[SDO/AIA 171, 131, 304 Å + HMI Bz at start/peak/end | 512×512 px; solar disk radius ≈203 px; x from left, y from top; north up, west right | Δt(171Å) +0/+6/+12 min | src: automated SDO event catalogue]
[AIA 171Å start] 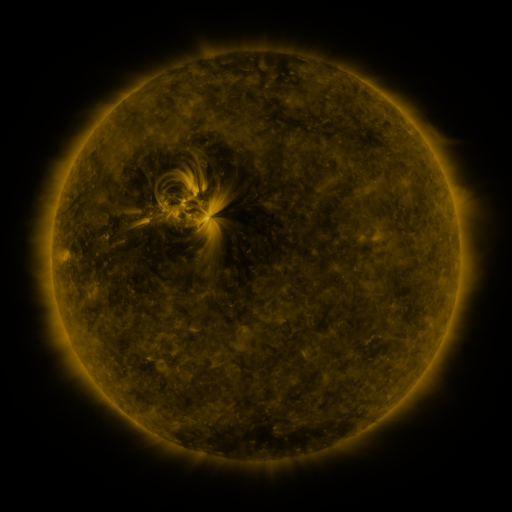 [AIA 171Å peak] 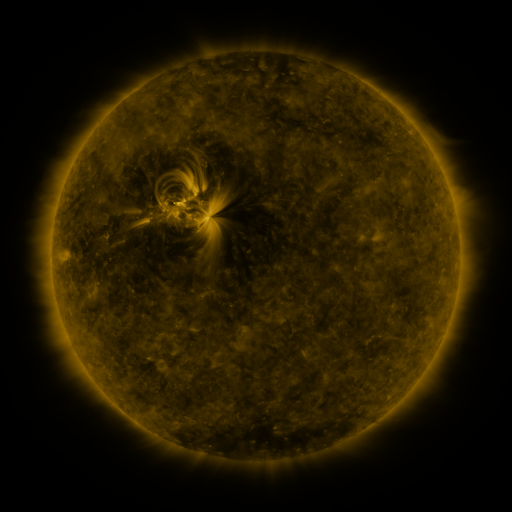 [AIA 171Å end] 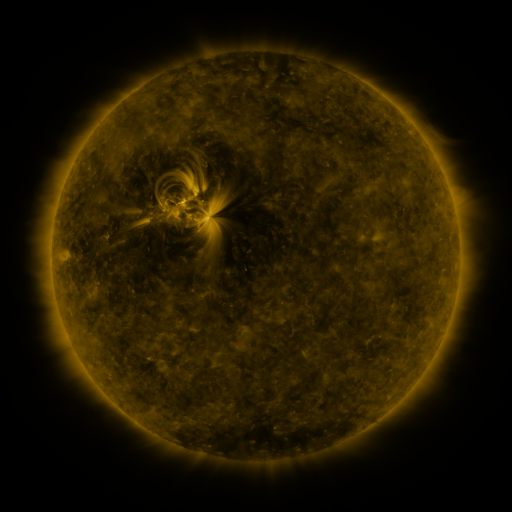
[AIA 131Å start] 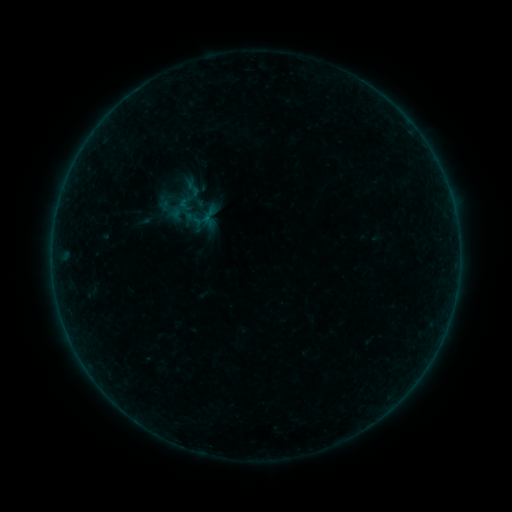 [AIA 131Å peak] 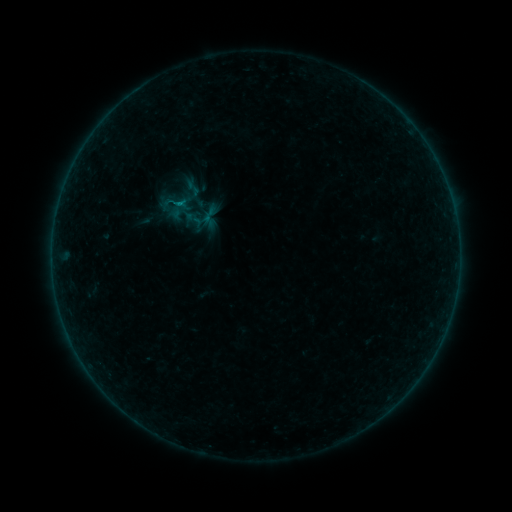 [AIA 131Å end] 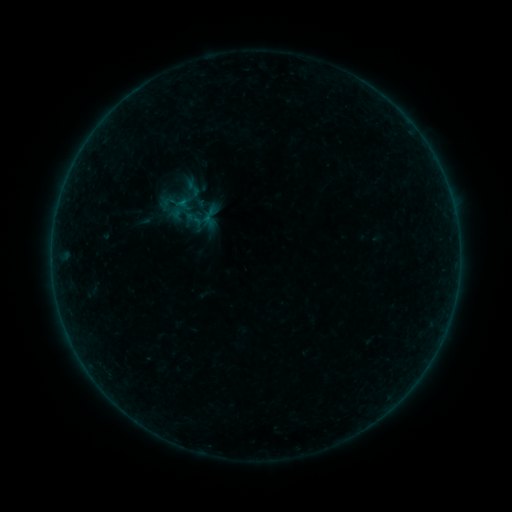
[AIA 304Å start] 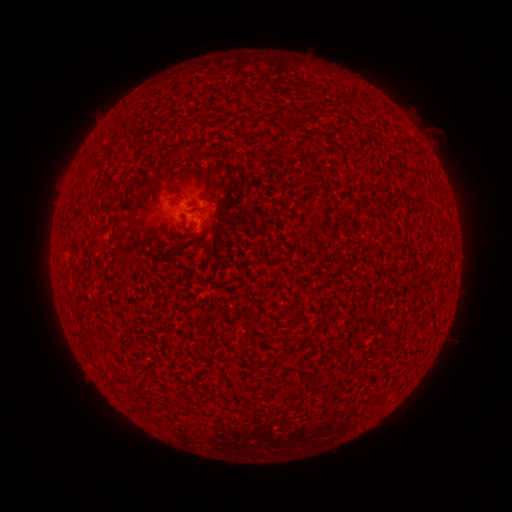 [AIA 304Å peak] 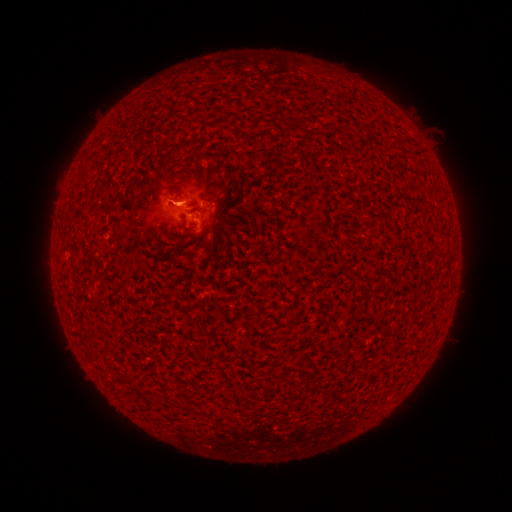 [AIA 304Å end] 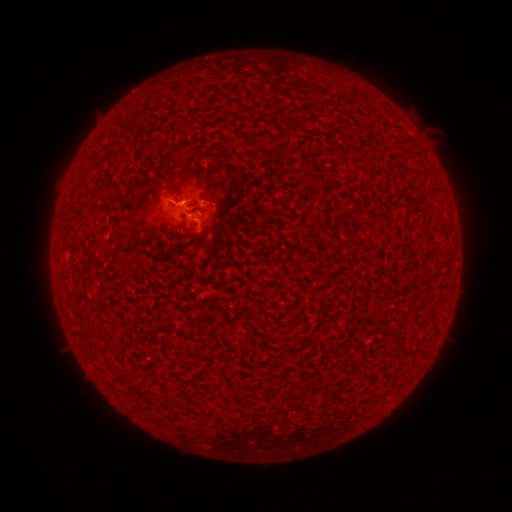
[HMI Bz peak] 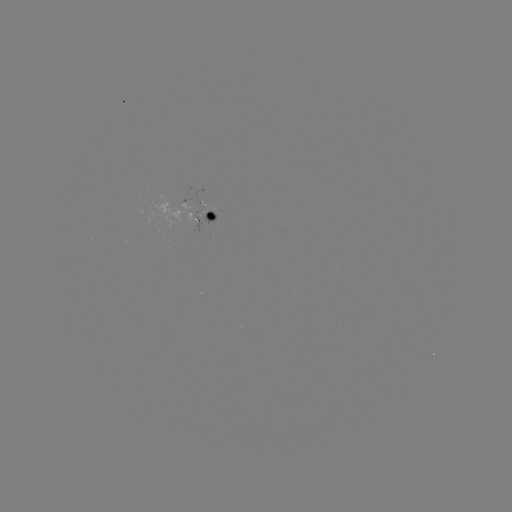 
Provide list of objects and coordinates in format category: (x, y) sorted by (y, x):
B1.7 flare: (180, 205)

Work instructions: Count the lines in the rows above that contain the string "Provide", treating uppercase and lowercase letters as different. Give only the number.

Correct response: 1